World War I and World War II disrupted everything, causing inflation, deflation, recessions, and devaluations.  Then, in 1971, Nixon did away with the gold standard.  And ever since then, the global economy has revolved around fiat currency.

In Lewis’ opinion, this was the beginning of the end.  For inflation became the order of the day.  Lewis refers to the present system of fiat currency as “laughably simplistic.”  He compares the fall of Rome, the Weimar Republic and the U.S., demonstrating how inflation not only destroys whole economies, but also promotes immorality.  Inflation and self-destruction go hand in hand.
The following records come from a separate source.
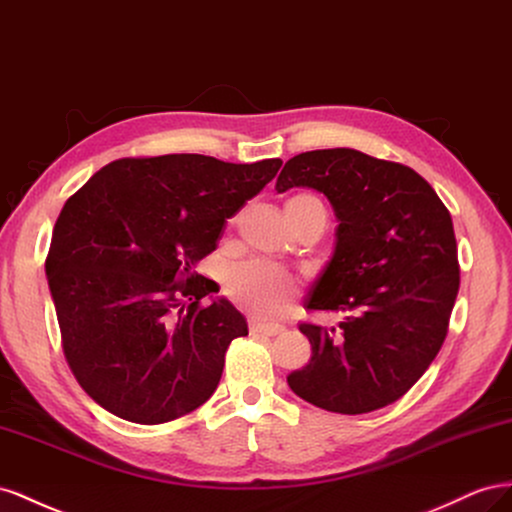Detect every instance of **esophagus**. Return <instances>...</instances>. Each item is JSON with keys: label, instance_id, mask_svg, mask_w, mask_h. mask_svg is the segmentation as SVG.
<instances>
[{"label": "esophagus", "instance_id": "esophagus-1", "mask_svg": "<svg viewBox=\"0 0 512 512\" xmlns=\"http://www.w3.org/2000/svg\"><path fill=\"white\" fill-rule=\"evenodd\" d=\"M285 328L279 324H264V321H251V332L255 334H266V337H276L281 334Z\"/></svg>", "mask_w": 512, "mask_h": 512}]
</instances>
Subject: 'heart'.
I'll return each instance as SVG.
<instances>
[{
    "label": "heart",
    "instance_id": "b5f03b06",
    "mask_svg": "<svg viewBox=\"0 0 512 512\" xmlns=\"http://www.w3.org/2000/svg\"><path fill=\"white\" fill-rule=\"evenodd\" d=\"M306 203L319 201L309 195H296L285 203V208L306 206ZM225 291L242 309L264 317H274L285 313L289 302L298 294V283L287 270L268 259H246L227 270Z\"/></svg>",
    "mask_w": 512,
    "mask_h": 512
}]
</instances>
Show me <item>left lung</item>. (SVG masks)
Masks as SVG:
<instances>
[{"label": "left lung", "instance_id": "8db88e82", "mask_svg": "<svg viewBox=\"0 0 512 512\" xmlns=\"http://www.w3.org/2000/svg\"><path fill=\"white\" fill-rule=\"evenodd\" d=\"M294 186L324 195L339 221L304 309L343 321L300 324L313 354L287 384L328 412L379 410L418 382L446 339L459 291L450 212L414 169L352 148L289 158L276 191Z\"/></svg>", "mask_w": 512, "mask_h": 512}]
</instances>
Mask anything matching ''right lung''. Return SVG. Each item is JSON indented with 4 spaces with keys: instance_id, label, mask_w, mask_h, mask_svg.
<instances>
[{
    "instance_id": "add662e5",
    "label": "right lung",
    "mask_w": 512,
    "mask_h": 512,
    "mask_svg": "<svg viewBox=\"0 0 512 512\" xmlns=\"http://www.w3.org/2000/svg\"><path fill=\"white\" fill-rule=\"evenodd\" d=\"M281 165L120 158L64 203L45 272L66 360L100 407L160 425L212 397L229 343L248 326L195 266Z\"/></svg>"
}]
</instances>
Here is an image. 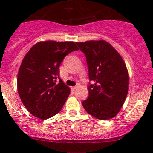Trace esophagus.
<instances>
[{
  "instance_id": "obj_1",
  "label": "esophagus",
  "mask_w": 153,
  "mask_h": 153,
  "mask_svg": "<svg viewBox=\"0 0 153 153\" xmlns=\"http://www.w3.org/2000/svg\"><path fill=\"white\" fill-rule=\"evenodd\" d=\"M78 88V85H77V86H73V87H72V89H73V91H75V89Z\"/></svg>"
}]
</instances>
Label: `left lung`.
<instances>
[{"label": "left lung", "mask_w": 153, "mask_h": 153, "mask_svg": "<svg viewBox=\"0 0 153 153\" xmlns=\"http://www.w3.org/2000/svg\"><path fill=\"white\" fill-rule=\"evenodd\" d=\"M88 67V98L82 102L89 114L101 120L117 116L129 91V73L119 52L104 40L76 42Z\"/></svg>", "instance_id": "obj_1"}]
</instances>
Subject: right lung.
<instances>
[{"label":"right lung","instance_id":"add662e5","mask_svg":"<svg viewBox=\"0 0 153 153\" xmlns=\"http://www.w3.org/2000/svg\"><path fill=\"white\" fill-rule=\"evenodd\" d=\"M78 50L73 42L49 40L35 44L26 53L19 68L17 89L33 116L47 119L62 109L71 89L59 78V68L67 54Z\"/></svg>","mask_w":153,"mask_h":153}]
</instances>
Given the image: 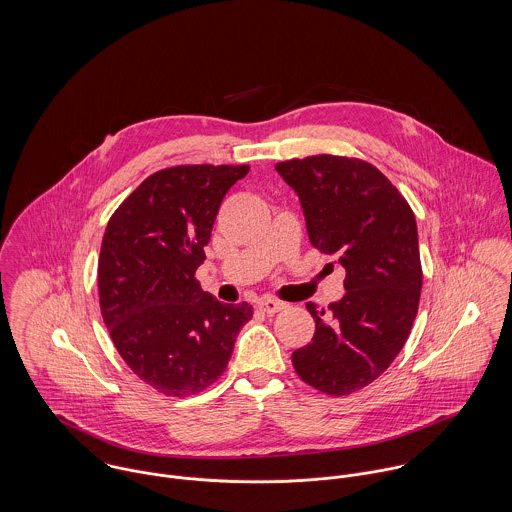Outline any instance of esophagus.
Masks as SVG:
<instances>
[{
	"instance_id": "34e87169",
	"label": "esophagus",
	"mask_w": 512,
	"mask_h": 512,
	"mask_svg": "<svg viewBox=\"0 0 512 512\" xmlns=\"http://www.w3.org/2000/svg\"><path fill=\"white\" fill-rule=\"evenodd\" d=\"M258 307H260L264 313H278V311L286 309L288 303L278 301V299H274V297H264V299L258 303Z\"/></svg>"
}]
</instances>
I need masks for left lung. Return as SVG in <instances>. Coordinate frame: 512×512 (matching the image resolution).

From there, Lewis moves on to inspect the ins and outs of central banking.  He notes that the Federal Reserve System was set up for the sole purpose of mitigating economic crises.  Currency manipulation was not part of the Fed’s original design.  In other words, the Fed has annexed powers to itself.  Thus, rather than being part of the answer to economic crises, the Fed has become part of the problem leading to such crises.

One of the most fascinating portions of Gold is Lewis’ discussion of the Reagan years, when Reagan proposed his Rosy Scenario.  Reagan believed a good economic policy was one that would “result in a better economy, not a worse one.”  Political circumstances did not allow Reagan to do what he desired.  However, because of lower income taxes, the economy grew like gangbusters.  This section of the book is both enlightening and entertaining, as Lewis forges his words with aplomb and insight.

The Greenspan years provides a lot of food for thought, especially since Lewis points out that it was Clinton and not Bush that pumped new life into the U.S. economy.  Clinton did so by imitating Reagan’s economic plan.

Lewis proceeds to talk about the Asian Crisis of the 1990s.  His conclusion is simple.  Due to a rising King Dollar and no gold standard, most of Asia, along with Brazil, Russia and Argentina, suffered economic disasters.  Nevertheless, apparently no one discerned the real cause of the economic malaise.  Fiat currency still holds sway.

In the section on Russia, Lewis shows how the fall of the Soviet Union can be traced to fiat currency.  Because of paper money, Russia’s economy became nothing more or less than “a vast mafia.”  When the Russian economy finally collapsed under its own profiteering, so too did the Soviet Union.  The whole thing came tumbling down.

The last chapter of Gold talks about a return to hard currency.  Lewis believes “the era of soft money is slowly coming to an end.”  In his opinion, the global economy has no alternative.  It must go back to hard money.  Therefore, he proposes a new gold standard, which includes “a provision for convertibility.”  He explains that convertibility keeps governments honest.

His proposal includes a trading band of 2%, and a central banking system that exists for only one reason:  “the prevention of liquidity-shortage crises.”  This means the Fed would not bail-out “insolvent institutions with long-term financial difficulties.” In other words, Lewis is proposing what he calls “a fully modernized version of the classical gold standard.”  As he writes, “It works.  Very well, in fact.”

He admits the most difficult part of such a transition would be the establishment of dollar/gold parity.  In his estimation, the “correct parity is the economy’s ‘center of gravity,’ the point that balances the forces of inflation and deflation and the interests of creditors and debtors.”  If done carefully, Lewis believes such a transition would “be seamless.”

The greatest obstacle to a return to the gold standard is the central banks, because they have the most to lose.  Their power and influence would be lost overnight.  As Lewis points out, “They are large bureaucracies, and no bureaucracies encourage their own demise.”

Gold is an important book.  It has much to offer.  It is well-written and easy to read.  Its only flaw might be the author’s optimism.  One doubts that a return to a gold standard – as desirable as it may be – is as inevitable as set forth in the book.

5-star On the Read-O-Meter, which ranges from 1 star (deplorable) to 5 stars (noteworthy), Gold:  The Once and Future Money commands 5 stars.